Histoire de recadrer une tendance 2021 dans le droit fil de celle de 2020, à quelques points près, et de démentir tout effondrement du marché bordelais, Alexandre Cieux rappelle que le 3e trimestre 2019 avait été complètement exceptionnel (avec 137.000 m2 de bureaux échangés ! -Ndlr) et que le ralentissement de l'activité enregistré l'an dernier était en cours dès les premiers jours de janvier 2020, avant que n'éclate la crise du Covid-19.

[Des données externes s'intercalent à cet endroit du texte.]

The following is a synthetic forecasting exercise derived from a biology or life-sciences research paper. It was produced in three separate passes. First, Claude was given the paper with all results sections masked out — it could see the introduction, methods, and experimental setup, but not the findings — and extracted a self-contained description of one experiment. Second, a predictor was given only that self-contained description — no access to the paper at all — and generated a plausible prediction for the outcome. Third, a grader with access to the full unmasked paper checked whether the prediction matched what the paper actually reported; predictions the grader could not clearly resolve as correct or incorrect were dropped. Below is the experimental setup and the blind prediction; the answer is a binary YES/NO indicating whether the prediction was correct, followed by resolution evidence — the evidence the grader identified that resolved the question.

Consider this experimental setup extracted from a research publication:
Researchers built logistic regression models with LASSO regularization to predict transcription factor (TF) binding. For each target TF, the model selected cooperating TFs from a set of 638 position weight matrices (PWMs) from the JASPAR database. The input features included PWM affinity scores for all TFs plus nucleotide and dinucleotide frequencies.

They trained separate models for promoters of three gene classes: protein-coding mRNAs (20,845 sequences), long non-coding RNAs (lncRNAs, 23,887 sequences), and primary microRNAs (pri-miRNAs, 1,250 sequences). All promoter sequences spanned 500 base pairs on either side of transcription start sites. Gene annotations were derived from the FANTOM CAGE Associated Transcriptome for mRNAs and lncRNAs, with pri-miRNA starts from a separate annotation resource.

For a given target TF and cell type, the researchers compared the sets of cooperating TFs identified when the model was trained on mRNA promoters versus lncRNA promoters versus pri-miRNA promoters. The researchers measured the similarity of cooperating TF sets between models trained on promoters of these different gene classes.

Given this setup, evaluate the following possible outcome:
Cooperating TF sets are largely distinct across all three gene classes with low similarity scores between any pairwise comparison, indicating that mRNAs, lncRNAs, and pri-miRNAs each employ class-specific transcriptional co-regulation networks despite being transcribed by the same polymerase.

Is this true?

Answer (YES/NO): NO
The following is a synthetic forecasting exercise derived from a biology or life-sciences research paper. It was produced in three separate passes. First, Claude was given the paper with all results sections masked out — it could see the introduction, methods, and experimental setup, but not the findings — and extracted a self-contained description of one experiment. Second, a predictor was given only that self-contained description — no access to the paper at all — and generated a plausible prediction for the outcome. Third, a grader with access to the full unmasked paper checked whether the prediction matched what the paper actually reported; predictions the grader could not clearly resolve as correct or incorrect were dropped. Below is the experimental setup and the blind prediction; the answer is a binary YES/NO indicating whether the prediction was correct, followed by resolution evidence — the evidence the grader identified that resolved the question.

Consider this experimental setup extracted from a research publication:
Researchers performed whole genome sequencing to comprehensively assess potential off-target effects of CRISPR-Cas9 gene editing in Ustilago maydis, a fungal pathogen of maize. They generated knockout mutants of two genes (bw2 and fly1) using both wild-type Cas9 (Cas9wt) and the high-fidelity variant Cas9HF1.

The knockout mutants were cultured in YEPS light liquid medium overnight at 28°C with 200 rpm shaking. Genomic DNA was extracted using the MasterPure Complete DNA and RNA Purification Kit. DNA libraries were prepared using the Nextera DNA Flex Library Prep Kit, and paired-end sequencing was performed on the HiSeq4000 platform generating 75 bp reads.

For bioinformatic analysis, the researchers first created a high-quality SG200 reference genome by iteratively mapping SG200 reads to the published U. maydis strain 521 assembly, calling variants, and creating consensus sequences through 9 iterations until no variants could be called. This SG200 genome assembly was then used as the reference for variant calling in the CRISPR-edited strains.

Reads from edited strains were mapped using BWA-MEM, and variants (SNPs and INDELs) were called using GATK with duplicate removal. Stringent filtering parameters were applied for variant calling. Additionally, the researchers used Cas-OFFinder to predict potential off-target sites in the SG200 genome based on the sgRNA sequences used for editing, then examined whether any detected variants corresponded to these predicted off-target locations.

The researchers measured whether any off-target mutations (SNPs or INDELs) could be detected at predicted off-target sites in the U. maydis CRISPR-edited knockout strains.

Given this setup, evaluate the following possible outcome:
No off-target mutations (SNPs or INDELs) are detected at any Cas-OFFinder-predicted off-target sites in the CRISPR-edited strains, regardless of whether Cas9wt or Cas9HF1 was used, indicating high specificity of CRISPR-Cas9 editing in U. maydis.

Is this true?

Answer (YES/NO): YES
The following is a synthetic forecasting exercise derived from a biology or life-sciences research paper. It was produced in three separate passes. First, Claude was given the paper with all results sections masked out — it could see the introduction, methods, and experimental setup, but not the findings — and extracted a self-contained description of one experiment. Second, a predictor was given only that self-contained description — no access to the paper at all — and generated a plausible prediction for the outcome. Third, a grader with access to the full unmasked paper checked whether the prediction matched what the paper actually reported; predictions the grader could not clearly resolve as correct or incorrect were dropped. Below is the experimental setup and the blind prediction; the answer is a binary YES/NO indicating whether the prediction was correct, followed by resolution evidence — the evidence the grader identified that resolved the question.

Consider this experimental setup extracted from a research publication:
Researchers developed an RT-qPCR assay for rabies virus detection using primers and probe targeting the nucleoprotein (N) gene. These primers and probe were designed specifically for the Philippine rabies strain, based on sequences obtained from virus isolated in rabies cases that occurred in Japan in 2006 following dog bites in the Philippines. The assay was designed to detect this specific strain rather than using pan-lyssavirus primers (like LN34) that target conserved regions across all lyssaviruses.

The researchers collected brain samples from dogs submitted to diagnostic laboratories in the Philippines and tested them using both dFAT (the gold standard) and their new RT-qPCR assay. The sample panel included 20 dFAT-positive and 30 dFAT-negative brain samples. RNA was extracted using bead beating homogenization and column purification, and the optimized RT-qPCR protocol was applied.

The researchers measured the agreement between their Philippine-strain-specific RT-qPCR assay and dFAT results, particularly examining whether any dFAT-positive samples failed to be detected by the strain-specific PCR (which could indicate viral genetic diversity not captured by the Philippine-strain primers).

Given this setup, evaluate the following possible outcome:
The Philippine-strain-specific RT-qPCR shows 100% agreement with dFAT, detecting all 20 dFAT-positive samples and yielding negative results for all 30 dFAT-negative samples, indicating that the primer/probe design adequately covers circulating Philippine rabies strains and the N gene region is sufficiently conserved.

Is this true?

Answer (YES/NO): NO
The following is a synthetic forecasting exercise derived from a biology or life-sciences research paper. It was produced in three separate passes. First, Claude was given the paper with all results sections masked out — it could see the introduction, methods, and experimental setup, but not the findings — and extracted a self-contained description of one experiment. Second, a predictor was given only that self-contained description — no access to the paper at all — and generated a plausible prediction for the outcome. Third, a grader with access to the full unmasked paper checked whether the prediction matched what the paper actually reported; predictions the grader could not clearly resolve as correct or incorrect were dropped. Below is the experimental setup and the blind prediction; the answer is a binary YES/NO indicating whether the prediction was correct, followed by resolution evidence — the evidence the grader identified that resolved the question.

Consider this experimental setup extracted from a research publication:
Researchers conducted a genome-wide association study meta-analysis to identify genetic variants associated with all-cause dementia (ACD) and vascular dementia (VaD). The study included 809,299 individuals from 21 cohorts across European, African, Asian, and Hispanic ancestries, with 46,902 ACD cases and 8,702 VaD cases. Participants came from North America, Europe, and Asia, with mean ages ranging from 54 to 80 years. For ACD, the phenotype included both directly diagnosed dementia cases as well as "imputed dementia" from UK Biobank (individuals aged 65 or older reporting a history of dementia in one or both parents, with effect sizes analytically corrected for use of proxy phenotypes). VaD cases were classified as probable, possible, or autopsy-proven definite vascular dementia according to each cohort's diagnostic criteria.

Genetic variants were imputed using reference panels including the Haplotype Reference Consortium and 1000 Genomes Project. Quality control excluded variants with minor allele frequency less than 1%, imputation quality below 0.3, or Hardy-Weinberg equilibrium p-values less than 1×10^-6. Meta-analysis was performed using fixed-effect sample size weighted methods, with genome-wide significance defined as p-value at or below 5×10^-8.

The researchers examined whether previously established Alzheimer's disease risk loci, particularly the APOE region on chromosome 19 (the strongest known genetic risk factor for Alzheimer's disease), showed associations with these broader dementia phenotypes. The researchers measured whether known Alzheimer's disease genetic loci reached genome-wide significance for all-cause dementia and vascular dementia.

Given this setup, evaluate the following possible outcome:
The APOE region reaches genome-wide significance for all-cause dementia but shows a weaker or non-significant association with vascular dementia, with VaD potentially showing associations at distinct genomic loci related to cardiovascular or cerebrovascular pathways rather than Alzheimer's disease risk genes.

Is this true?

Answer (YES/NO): NO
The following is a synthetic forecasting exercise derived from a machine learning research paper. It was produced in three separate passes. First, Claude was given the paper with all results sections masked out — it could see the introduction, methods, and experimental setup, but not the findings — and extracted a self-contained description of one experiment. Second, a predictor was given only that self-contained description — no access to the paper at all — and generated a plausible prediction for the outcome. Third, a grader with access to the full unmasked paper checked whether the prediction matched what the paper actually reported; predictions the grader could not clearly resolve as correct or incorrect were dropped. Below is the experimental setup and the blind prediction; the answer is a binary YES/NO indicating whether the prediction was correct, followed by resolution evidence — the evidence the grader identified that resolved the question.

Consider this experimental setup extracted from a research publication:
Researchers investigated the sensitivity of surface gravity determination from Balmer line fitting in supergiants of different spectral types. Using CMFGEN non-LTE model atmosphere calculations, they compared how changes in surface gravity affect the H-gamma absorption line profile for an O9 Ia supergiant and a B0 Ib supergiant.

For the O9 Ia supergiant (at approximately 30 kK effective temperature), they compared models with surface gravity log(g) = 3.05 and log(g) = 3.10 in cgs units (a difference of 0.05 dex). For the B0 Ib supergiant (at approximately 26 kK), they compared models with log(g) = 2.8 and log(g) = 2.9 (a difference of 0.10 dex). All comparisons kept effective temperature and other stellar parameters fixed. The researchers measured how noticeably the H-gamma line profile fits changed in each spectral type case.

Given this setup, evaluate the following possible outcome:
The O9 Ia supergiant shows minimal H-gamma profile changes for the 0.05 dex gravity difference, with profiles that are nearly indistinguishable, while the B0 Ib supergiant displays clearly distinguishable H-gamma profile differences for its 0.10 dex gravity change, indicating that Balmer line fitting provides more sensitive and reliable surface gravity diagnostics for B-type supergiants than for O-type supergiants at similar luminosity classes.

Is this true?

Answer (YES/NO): NO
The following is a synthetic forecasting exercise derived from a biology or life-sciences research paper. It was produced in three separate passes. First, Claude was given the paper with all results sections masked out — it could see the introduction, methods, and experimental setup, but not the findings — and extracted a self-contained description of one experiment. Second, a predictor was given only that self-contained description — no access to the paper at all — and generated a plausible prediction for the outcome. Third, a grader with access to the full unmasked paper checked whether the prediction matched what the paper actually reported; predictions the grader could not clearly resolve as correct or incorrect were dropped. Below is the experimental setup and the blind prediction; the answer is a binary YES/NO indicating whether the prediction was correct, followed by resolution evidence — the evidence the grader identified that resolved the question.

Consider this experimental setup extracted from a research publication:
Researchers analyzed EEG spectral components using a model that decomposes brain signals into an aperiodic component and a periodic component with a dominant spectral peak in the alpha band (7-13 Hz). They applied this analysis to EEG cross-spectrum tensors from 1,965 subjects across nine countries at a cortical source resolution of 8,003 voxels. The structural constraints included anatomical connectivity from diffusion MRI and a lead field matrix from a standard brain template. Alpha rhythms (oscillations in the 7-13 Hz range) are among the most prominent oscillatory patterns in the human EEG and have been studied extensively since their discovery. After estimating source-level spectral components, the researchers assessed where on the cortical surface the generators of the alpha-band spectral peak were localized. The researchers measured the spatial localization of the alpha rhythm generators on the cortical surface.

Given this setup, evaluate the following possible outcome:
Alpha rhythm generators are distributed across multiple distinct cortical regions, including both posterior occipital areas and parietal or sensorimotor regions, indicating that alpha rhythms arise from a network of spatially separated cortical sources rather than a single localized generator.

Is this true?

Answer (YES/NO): NO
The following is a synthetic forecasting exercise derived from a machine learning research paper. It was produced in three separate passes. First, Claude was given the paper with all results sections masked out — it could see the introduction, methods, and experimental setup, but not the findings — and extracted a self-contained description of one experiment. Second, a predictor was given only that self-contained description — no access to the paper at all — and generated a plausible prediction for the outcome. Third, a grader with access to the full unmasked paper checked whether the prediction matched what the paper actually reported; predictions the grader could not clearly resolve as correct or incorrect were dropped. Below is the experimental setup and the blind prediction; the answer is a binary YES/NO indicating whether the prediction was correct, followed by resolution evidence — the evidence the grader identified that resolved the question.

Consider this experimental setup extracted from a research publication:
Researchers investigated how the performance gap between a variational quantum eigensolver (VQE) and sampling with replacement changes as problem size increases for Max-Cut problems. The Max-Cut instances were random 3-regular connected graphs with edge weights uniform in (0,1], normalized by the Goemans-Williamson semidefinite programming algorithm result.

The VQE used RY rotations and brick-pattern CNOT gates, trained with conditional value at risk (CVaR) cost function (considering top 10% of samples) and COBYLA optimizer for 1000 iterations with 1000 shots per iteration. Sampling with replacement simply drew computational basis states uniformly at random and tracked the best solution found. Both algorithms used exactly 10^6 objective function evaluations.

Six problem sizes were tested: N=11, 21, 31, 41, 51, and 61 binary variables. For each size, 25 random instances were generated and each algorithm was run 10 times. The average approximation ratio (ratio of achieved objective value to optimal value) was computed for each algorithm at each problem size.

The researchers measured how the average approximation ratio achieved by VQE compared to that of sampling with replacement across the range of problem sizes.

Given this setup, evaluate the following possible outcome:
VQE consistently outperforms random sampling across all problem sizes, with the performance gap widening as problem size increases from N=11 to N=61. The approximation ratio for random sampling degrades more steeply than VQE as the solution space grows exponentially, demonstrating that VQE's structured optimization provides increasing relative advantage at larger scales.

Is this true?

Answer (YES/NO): NO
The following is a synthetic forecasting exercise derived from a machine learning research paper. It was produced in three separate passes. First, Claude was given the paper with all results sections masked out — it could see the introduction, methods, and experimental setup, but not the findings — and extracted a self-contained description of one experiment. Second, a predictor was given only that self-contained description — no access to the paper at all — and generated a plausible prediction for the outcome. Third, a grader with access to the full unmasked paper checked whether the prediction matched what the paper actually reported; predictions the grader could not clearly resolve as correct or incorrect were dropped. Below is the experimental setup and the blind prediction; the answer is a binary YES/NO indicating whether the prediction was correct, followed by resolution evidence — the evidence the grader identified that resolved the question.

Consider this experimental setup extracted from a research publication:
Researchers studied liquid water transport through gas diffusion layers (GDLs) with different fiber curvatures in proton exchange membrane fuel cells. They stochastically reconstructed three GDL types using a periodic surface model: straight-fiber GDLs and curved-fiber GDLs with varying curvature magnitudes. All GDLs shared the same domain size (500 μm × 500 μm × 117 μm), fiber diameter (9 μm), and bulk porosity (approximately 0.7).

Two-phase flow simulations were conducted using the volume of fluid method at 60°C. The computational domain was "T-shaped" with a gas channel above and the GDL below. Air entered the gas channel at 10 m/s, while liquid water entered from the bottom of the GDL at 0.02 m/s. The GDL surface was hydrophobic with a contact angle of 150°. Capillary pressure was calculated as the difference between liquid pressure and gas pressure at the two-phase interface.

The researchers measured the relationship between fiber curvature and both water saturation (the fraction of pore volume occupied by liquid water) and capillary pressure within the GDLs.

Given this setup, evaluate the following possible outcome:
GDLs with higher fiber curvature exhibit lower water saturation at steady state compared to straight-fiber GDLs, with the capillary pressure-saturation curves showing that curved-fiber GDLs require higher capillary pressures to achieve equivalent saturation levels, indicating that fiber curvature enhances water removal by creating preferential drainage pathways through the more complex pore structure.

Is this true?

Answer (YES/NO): NO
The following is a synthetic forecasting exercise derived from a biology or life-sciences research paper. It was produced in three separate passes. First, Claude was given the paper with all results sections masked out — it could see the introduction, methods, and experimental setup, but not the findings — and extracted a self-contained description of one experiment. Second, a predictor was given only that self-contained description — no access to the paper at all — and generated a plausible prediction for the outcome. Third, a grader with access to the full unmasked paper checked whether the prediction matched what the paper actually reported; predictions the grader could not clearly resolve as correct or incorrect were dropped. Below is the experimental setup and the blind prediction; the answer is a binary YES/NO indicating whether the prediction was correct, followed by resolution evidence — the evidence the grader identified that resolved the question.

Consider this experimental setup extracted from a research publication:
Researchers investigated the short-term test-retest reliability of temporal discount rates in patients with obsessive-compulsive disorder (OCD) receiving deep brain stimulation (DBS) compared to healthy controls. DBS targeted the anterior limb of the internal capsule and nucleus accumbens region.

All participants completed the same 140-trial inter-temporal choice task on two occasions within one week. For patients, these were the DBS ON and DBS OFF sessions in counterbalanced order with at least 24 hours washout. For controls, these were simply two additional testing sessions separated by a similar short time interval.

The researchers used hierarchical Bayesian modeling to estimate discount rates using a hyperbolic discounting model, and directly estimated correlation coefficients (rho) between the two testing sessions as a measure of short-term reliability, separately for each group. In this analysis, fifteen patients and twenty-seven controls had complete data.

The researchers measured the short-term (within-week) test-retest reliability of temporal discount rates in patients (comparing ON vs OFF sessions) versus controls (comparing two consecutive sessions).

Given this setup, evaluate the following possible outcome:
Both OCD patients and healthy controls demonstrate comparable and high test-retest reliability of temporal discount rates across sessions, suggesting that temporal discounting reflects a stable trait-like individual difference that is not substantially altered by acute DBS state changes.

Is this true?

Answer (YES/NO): YES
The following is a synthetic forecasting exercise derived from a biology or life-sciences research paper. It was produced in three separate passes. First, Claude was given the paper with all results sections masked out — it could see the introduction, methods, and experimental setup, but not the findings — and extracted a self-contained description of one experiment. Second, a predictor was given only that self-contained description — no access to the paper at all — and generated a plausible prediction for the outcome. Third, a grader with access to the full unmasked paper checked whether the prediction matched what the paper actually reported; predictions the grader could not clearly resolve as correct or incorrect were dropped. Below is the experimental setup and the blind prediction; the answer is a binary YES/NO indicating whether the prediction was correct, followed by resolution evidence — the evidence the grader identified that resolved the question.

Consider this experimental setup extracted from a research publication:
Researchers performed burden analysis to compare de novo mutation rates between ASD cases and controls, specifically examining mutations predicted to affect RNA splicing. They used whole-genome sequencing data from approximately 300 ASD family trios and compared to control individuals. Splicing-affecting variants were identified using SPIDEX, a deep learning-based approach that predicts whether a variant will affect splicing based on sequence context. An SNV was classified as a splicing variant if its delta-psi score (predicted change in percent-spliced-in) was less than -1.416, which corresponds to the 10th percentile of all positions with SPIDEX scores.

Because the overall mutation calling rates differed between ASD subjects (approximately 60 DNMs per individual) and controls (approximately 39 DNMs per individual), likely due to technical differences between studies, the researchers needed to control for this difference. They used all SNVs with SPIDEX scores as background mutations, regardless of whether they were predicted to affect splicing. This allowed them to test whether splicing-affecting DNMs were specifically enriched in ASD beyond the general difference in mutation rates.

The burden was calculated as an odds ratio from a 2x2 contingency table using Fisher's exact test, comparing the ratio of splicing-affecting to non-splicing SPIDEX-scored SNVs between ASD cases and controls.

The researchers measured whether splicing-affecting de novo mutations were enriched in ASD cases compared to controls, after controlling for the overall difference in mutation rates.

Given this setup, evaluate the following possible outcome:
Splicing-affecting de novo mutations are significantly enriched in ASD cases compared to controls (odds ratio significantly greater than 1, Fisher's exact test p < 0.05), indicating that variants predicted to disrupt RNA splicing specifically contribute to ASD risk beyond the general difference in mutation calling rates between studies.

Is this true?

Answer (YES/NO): YES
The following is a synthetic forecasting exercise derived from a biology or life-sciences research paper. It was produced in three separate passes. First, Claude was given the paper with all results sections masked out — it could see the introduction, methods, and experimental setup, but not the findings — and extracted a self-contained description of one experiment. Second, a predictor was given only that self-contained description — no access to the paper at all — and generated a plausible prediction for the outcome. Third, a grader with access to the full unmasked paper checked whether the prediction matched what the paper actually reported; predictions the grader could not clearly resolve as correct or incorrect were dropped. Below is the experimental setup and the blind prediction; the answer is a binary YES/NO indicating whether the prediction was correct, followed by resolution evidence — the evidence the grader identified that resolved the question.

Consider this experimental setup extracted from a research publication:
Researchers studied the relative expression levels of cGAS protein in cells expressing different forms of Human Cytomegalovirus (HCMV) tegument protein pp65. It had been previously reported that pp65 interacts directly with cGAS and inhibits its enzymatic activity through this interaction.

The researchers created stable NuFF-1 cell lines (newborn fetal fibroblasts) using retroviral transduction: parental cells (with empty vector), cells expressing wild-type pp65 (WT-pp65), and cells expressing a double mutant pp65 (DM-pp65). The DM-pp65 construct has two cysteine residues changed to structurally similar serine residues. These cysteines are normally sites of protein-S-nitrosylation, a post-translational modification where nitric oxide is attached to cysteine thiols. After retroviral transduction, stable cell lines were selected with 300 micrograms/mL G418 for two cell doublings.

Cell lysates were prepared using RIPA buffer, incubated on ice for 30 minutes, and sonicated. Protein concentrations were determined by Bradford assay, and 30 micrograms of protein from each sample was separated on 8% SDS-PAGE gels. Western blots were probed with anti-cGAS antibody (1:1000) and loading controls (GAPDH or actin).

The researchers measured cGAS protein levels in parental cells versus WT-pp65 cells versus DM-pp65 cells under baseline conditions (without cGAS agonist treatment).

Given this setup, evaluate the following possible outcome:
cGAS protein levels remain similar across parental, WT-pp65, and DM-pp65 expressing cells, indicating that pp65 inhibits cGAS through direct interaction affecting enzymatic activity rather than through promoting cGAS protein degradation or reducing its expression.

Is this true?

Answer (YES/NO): YES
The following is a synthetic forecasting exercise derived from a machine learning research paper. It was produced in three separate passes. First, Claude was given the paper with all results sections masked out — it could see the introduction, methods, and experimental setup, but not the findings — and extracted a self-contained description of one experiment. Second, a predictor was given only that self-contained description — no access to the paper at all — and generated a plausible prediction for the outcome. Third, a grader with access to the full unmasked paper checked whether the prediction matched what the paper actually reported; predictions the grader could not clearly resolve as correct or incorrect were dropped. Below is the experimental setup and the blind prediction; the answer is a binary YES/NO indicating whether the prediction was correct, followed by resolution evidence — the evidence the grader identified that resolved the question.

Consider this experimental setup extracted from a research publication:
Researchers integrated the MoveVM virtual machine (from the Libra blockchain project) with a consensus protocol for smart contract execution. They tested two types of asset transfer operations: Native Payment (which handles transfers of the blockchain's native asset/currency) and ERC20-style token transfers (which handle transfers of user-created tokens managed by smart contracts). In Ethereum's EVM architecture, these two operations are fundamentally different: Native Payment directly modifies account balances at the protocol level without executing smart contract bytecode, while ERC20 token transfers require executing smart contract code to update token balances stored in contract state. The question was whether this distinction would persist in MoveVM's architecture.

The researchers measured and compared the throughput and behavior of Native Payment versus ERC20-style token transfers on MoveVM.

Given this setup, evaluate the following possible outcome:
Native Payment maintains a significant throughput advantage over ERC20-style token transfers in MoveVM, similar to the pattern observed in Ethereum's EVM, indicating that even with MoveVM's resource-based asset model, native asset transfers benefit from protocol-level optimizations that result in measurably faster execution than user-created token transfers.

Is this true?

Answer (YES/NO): NO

Sans surprise le marché du bureau est dominé par Bordeaux (échelle métropolitaine), en hausse avec 53.400 m2 échangés, largement devant l'Ouest (Mérignac...), à 19.400 m2, en légère baisse, suivi par le Sud/Sud-Ouest (Villenave-d'Ornon...), à 11.900 m2, le Nord (Médoc...), à 6.600 m2, en hausse, et la Rive droite (jusqu'à Libourne), à 3.800 m2, stable.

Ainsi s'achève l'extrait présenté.